Given Trump’s incessant (and often factually incorrect) talk about how many trade deals are “unfair” to the United States, worry about the health of global trade is not unfounded. The Trump administration is clearly trying to abandon Washington’s role at the center of the multilateral trading order - even if it alienates longtime allies like Japan, Canada or the EU in the process. At multiple multilateral events, Trump trade negotiators have refused to condemn protectionism in joint statements with other parties. At the G-20 meeting in March, for instance, leading economic powers dumped their pledge, initially made in 2008, to combat many different types of protectionism; this change was reportedly pushed by the Trump administration

In addition, the Trump administration’s trade strategy vis-à-vis China could easily escalate. The Trump administration’s Commerce Department also is investigating China’s (and other countries’) steel exports to the United States, searching for potential violations of US national security, and potentially ready to restrict steel imports. The administration may also pursue trade actions against China under Section 201 of the US Trade Act, as well as Section 301. Eventually the White House could impose tough countermeasures against Chinese solar firms and companies in many other sectors under these sections.

Although the Trump administration withdrew the United States from the TPP in January, eleven other Asian economies vowed in Vietnam in late May to push the deal forward, and then confirmed, at talks in Japan in July, that they intend to move on and complete the TPP. In November, shortly after Trump gave a major speech in Vietnam blasting multilateral trade and calling for Asian countries to make bilateral trade deals with the United States, the nations left in the TPP announced that they had come up with a framework to put the deal into place. The eleven remaining TPP members are working to finalize the deal and put it into action within the next year. Meanwhile, despite Trump’s advocacy for bilateral trade deals during his trip, no country expressed interest in a new bilateral agreement with the United States.

Not only are most nations now uninterested in bilateral deals with Washington - the United States’ sharp shift on trade has led other countries that once preferred bilateral negotiations to become major leaders on multilateral deals.

Japan is the most obvious example. As CNBC has reported, Japan's Minister for Economy, Trade and Industry, Hiroshige Seko, has played the central role in keeping the TPP alive. Japan was not even one of the original TPP members, and its ministers, in the past, have not typically played a public arm-wrangling role on trade deals. In fact, Japan historically preferred bilateral deals to multilateral agreements. That has begun to change.

The remaining TPP members have, collectively, publicly left the door open for Beijing to join the TPP, though US negotiators have pushed Tokyo hard to work on a bilateral deal with the United States rather than focusing on TPP – let alone a TPP that could eventually welcome China. In fact, Japan’s Deputy Prime Minister publicly slapped down the Trump administration’s call for Tokyo to focus on a (far in the future) bilateral deal with Washington, showing that Japan and other major powers are not simply going to cave to Washington’s nationalism and bilateral deal agenda. Last January, Prime Minister Shinzo Abe said that TPP “would be meaningless without the United States.” But the White House’s bellicose rhetoric on trade seems to have convinced Tokyo that it needs to move forward with or without an American presence in the TPP.

++++++

**ACTIVITY 1**: Summarize the passage on Trump's trade policy in two sentences.
**ACTIVITY 2**: According to the passage on Trump's trade policy, who has played the central role in keeping the TPP alive?
**ACTIVITY 3**: Write the next part of the passage on Trump's trade policy and the TPP, starting right after its final sentence.
The lines that come next have no connection to the passage on Trump's trade policy.

**RAW DATA**:
++++++

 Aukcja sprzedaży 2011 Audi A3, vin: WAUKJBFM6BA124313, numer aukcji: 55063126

++++++

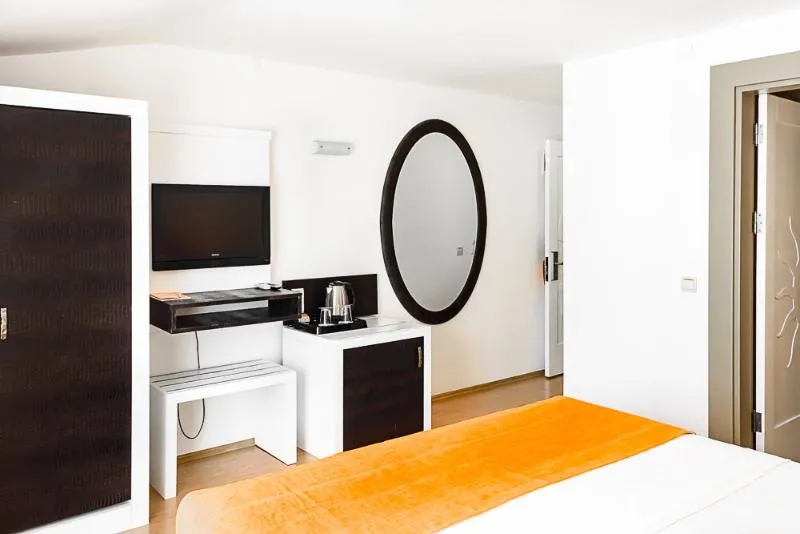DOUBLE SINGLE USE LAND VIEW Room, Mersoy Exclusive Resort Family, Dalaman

++++++

**ANSWER SPACE 1**: The Trump administration is pulling the United States away from its central place in multilateral trade, declining to condemn protectionism and possibly moving toward tougher trade actions against China. Meanwhile, the eleven remaining TPP members, with Japan playing a central role, are pressing ahead to complete the deal without the United States, and no country has shown interest in a new bilateral deal with Washington.

**ANSWER SPACE 2**: Japan's Minister for Economy, Trade and Industry, Hiroshige Seko.

**ANSWER SPACE 3**:
Although China was pushing forward free trade deals before Trump was elected, Beijing is now clearly positioning itself as a protector of global free trade. Chinese President Xi Jinping became the first Chinese leader to visit the World Economic Forum in Davos last winter. There, he used his appearance to warn countries against a rush to protectionism, which he compared to “locking oneself in a dark room.” Of course, to some extent China’s positioning itself as a defender of free trade is just posturing; the Xi Jinping government actually has put up many new barriers to foreign investment and commerce in China, according to both the European and American Chambers of Commerce. Yet it is certainly better, for the global economy, to have Beijing actively engaged in, and even leading trade deals, than for China, the world’s second largest economy, to stay on the sidelines.

China, meanwhile, is pushing another multilateral trade deal in Asia, the Regional Comprehensive Economic Partnership (RCEP, whose negotiations were formally launched in 2012), and many Asian nations ultimately could wind up joining both, although the RCEP is a looser and weaker deal, with weaker standards, than the TPP.

In addition, the European Union is pushing forward on major trade deals, again in part as signals to the Trump administration. Canada and the European Union have finalized their trade deal, and it has been put into force on a provisional basis. (The election of Emmanuel Macron as President of France put in office in Paris the only presidential candidate who clearly supported the Canada-EU agreement.) And, in July, just before the G-20 summit in Germany, Japan and the European Union announced a Japan-EU trade deal – which, if successfully completed, would create one of the largest free trade areas in the world.

Announcing the deal with Japan, the world’s third-largest economy, Donald Tusk, President of the European Council, pointedly highlighted it as a counterexample to rising protectionism. “Although some are saying that the time of isolationism and disintegration is coming again, we are demonstrating that this is not the case,” Tusk said, according to the New York Times. “The world really doesn’t need to go a hundred years back in time. Quite the opposite.”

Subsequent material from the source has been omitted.